Reproduce the rows below word for word, from the very first line through the line containing "3850 millimetres", including that line.

## begin Records

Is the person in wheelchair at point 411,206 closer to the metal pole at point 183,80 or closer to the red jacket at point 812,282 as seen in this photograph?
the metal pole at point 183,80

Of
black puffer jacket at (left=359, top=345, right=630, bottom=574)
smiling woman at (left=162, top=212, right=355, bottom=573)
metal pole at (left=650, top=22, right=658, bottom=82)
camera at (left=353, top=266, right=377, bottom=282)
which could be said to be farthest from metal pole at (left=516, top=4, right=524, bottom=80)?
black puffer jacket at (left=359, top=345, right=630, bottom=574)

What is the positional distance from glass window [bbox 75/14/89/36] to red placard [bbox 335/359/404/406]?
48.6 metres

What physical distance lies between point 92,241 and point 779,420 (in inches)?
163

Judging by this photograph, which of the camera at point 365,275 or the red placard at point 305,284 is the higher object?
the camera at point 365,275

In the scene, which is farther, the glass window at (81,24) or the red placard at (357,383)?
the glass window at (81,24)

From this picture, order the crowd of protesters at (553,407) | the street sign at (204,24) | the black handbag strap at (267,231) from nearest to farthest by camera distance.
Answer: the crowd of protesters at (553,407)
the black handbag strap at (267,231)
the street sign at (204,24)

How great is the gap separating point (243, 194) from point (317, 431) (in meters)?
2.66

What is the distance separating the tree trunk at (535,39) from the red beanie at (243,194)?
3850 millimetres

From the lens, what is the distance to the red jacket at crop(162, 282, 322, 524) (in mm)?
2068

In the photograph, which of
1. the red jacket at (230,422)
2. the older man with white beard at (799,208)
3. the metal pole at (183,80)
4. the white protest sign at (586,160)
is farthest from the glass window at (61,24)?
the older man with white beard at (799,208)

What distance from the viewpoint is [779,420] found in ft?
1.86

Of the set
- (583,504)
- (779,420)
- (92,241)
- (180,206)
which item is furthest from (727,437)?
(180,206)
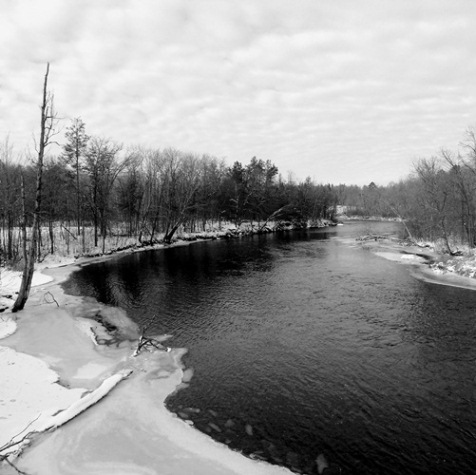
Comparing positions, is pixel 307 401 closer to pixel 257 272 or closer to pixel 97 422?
pixel 97 422

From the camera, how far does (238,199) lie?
75812mm

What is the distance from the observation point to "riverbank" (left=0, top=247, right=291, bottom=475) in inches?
292

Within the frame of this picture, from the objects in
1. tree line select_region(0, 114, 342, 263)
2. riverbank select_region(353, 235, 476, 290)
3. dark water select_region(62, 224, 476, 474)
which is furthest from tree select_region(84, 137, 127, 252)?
riverbank select_region(353, 235, 476, 290)

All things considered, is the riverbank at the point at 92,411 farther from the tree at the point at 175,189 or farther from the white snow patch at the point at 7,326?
the tree at the point at 175,189

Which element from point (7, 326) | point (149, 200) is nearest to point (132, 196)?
point (149, 200)

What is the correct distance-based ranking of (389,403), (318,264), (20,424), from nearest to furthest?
(20,424) < (389,403) < (318,264)

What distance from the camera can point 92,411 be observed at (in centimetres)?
929

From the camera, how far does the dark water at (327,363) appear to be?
856cm

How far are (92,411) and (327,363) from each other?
26.2 feet

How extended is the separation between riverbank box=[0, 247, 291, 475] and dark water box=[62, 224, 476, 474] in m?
0.84

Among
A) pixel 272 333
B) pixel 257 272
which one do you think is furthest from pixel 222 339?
pixel 257 272

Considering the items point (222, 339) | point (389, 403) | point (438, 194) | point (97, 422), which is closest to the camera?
point (97, 422)

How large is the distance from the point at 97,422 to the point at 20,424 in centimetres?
171

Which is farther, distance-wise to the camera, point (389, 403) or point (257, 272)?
point (257, 272)
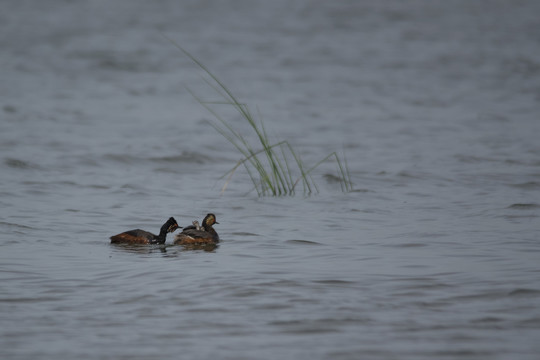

## end Records

- Correct answer -
Is the person in wheelchair at point 411,206 closer to the metal pole at point 183,80 or closer to the red jacket at point 812,282 as seen in this photograph?
the metal pole at point 183,80

Of
black puffer jacket at (left=359, top=345, right=630, bottom=574)
smiling woman at (left=162, top=212, right=355, bottom=573)
metal pole at (left=650, top=22, right=658, bottom=82)
camera at (left=353, top=266, right=377, bottom=282)
which could be said to be farthest from metal pole at (left=516, top=4, right=524, bottom=80)?
black puffer jacket at (left=359, top=345, right=630, bottom=574)

What is the positional distance from glass window [bbox 75/14/89/36] to red placard [bbox 335/359/404/406]?
48.6 metres

What physical distance lies between point 92,241 and point 779,420 (in inches)?
163

Judging by this photograph, which of the camera at point 365,275 or the red placard at point 305,284 is the higher object?
the camera at point 365,275

In the scene, which is farther, the glass window at (81,24) or the red placard at (357,383)?
the glass window at (81,24)

From this picture, order the crowd of protesters at (553,407) | the street sign at (204,24) | the black handbag strap at (267,231) from nearest to farthest by camera distance.
Answer: the crowd of protesters at (553,407)
the black handbag strap at (267,231)
the street sign at (204,24)

How great is the gap separating point (243, 194) from point (317, 431) (in meters)?
2.66

What is the distance separating the tree trunk at (535,39) from the red beanie at (243,194)?
3850 millimetres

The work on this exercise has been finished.